Still, the market has a LOT of bat options out there still (particularly in the outfield), and there are also those intriguing Padres discussions that the Cubs haven’t been able to continue during the lockout (i.e., buying a prospect package while taking on Eric Hosmer – which makes sense only if you can use him a little bit at first base in a platoon role). You also have a number of other theoretical pursuers for Rizzo who might want to jump immediately, rather than risking waiting out Freddie Freeman or Matt Olson and being left holding the bag.
To me, the version where Rizzo comes back to the Cubs that makes sense is the version we talk about for a lot of players like him in the market: the “right” deal doesn’t come together elsewhere, and the Cubs see a player whom they can sign at a great value, who doesn’t negatively impact anything they’re trying to do long-term, whom they can use to give themselves a why-the-heck-not shot in the first half of 2022, and who could be traded if competitiveness stays out of reach. I don’t know whether Rizzo is going to WANT to be a possible trade chip with the Cubs again, so that’s a theoretical hurdle, but if there isn’t a better offer out there, he might still come back to the Cubs anyway.

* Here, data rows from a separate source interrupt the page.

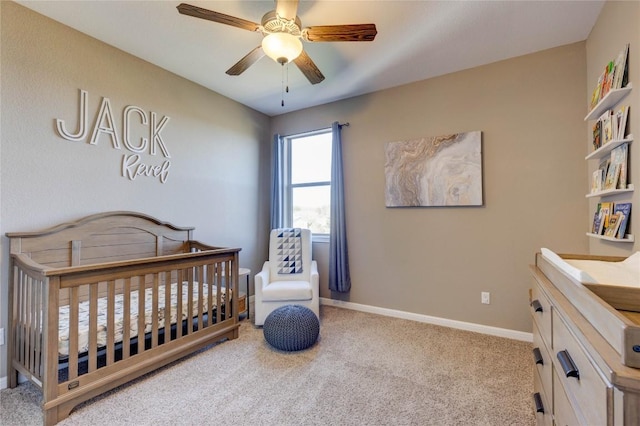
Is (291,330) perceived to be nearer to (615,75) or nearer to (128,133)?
(128,133)

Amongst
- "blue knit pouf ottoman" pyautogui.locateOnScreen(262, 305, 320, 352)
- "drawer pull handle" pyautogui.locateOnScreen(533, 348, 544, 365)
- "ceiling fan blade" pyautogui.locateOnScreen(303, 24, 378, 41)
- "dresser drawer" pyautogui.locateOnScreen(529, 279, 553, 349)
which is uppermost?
"ceiling fan blade" pyautogui.locateOnScreen(303, 24, 378, 41)

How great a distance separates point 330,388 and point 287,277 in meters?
1.55

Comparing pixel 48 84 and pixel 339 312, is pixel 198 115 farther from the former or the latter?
pixel 339 312

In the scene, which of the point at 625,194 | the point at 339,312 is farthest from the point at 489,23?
the point at 339,312

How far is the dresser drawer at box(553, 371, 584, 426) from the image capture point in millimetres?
Answer: 867

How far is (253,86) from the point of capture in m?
3.27

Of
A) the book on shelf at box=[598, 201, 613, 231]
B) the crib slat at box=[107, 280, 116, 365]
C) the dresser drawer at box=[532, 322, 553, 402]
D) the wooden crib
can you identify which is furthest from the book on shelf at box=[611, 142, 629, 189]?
the crib slat at box=[107, 280, 116, 365]

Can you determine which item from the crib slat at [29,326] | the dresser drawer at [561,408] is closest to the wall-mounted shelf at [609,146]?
the dresser drawer at [561,408]

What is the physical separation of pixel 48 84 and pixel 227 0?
1.48 metres

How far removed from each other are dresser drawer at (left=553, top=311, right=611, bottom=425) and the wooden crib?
2.24 meters

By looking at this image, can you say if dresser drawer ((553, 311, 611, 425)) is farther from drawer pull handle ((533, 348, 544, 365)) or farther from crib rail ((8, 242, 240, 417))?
crib rail ((8, 242, 240, 417))

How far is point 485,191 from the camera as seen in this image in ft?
9.20

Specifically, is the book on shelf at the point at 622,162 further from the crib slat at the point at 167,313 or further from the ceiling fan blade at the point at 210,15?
the crib slat at the point at 167,313

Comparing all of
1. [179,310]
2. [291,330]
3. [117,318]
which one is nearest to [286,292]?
[291,330]
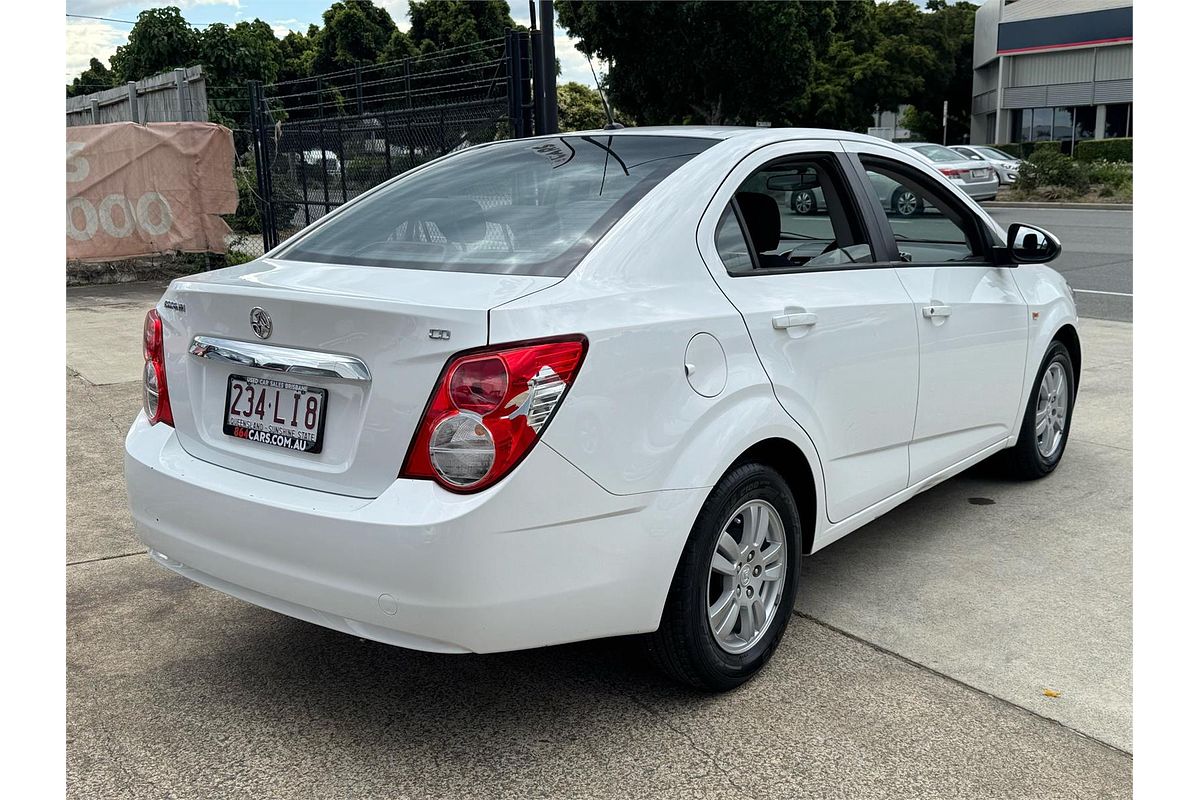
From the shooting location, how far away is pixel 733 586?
3.21 metres

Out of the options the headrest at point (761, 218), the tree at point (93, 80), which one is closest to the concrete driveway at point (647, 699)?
the headrest at point (761, 218)

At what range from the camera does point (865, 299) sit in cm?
371

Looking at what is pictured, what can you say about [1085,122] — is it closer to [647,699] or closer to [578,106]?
[578,106]

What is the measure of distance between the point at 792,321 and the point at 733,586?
32.2 inches

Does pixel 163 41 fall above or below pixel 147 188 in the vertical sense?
above

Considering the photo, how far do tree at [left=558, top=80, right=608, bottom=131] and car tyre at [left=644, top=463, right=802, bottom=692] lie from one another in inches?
1540

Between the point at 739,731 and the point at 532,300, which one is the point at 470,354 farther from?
the point at 739,731

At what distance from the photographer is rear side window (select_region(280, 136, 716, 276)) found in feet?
10.2

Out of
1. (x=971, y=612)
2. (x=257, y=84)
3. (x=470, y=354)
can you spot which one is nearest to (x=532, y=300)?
(x=470, y=354)

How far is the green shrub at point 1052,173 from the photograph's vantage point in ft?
86.3

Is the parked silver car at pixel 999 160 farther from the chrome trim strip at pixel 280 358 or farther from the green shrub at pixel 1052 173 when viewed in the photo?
the chrome trim strip at pixel 280 358

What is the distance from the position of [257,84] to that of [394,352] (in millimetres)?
10927

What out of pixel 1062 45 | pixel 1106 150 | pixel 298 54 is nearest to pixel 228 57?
pixel 1106 150

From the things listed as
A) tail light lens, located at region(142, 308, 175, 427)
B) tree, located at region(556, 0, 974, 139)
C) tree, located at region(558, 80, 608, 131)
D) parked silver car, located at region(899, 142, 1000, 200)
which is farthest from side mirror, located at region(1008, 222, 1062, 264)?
tree, located at region(558, 80, 608, 131)
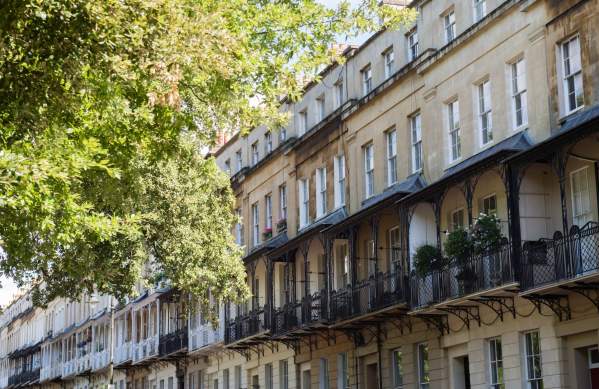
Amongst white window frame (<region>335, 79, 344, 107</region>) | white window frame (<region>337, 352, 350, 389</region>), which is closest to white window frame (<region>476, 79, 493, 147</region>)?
white window frame (<region>335, 79, 344, 107</region>)

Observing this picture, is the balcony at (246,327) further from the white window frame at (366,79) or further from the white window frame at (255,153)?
the white window frame at (366,79)

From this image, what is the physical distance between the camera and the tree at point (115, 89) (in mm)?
15758

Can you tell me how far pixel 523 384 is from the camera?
27.0 meters

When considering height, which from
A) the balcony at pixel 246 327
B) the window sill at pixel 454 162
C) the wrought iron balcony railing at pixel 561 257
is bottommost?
the wrought iron balcony railing at pixel 561 257

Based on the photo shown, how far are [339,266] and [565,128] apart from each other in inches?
629

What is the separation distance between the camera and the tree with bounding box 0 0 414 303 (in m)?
15.8

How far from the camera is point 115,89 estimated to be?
57.5 feet

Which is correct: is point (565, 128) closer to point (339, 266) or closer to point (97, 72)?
point (97, 72)

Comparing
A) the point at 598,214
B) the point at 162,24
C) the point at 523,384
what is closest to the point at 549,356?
the point at 523,384

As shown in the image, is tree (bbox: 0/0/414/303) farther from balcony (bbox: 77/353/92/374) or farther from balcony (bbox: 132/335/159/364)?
balcony (bbox: 77/353/92/374)

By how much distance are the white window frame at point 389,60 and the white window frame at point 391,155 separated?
1.97 metres

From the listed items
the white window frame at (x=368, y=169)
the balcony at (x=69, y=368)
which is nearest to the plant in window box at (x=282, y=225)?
the white window frame at (x=368, y=169)

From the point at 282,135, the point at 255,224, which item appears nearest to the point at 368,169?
the point at 282,135

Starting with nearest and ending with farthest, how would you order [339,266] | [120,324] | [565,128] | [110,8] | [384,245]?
[110,8], [565,128], [384,245], [339,266], [120,324]
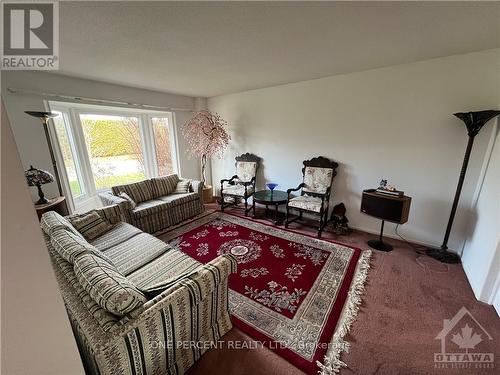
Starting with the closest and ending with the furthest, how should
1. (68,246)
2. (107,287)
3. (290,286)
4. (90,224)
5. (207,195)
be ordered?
(107,287), (68,246), (290,286), (90,224), (207,195)

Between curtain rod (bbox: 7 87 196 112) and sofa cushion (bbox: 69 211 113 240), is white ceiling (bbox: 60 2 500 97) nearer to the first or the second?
curtain rod (bbox: 7 87 196 112)

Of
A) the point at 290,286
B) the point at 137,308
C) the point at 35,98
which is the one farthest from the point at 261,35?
the point at 35,98

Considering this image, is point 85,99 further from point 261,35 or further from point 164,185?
point 261,35

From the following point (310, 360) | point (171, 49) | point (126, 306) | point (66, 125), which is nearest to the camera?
point (126, 306)

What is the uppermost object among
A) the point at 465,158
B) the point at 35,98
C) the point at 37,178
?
the point at 35,98

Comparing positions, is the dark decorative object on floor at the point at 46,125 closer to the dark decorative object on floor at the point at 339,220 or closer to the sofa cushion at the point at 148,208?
the sofa cushion at the point at 148,208

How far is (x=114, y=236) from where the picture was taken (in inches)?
86.4

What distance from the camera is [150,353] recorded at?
1.10m

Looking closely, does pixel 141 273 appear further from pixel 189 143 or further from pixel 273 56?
pixel 189 143

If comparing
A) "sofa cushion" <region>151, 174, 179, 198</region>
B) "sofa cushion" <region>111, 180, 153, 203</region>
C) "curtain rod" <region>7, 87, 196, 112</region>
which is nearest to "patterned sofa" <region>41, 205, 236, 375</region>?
"sofa cushion" <region>111, 180, 153, 203</region>

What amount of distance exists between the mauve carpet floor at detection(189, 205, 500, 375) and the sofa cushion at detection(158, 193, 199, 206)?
2167 mm

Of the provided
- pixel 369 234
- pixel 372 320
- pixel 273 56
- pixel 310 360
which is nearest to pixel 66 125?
pixel 273 56

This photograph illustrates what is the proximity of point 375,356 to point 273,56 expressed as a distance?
2753 millimetres

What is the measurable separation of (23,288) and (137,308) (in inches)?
23.9
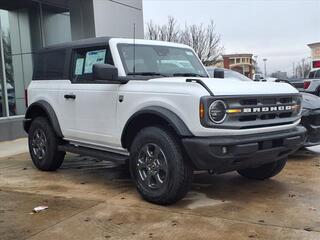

That just doesn’t sound like a first phone call situation to me. I would think a first phone call situation involving Rizzo would make sense only if the Cubs also had several other high-impact moves that they KNEW they could make after signing Rizzo (i.e., a more aggressive approach to competing in 2022), so they wanted to get him locked down first for whatever reason. I don’t know how you could know in this moment that you’re definitely going to be able to land a great shortstop, a couple impact relievers, and maybe another quality swing arm. And, frankly, even if the Cubs did pull all that off, I’m not so sure it makes them an obvious on-paper contender anyway.
Don’t get me wrong: none of that is to say I’m somehow opposed to the Cubs bringing Rizzo back. It’s not that at all. I’m saying only that, when I think about the furious and frenetic first day after the lockout ends, I’m not sure I see Rizzo as being *THE GUY* the Cubs are trying to sign immediately. I do believe there’s an openness to it. And I can envision scenarios where it makes a lot of sense and winds up a great thing for the Cubs in 2022 and 2023. I just think it would have to be coordinated with some other moves to make the MOST sense, and I think those other moves would also need immediate priority.
Keep your phones warm, Jed and Carter, I guess. And also, even if the Cubs don’t immediately call Rizzo’s people, I still think it’s worth keeping an eye on this and the other first-base-needy teams. Just in case.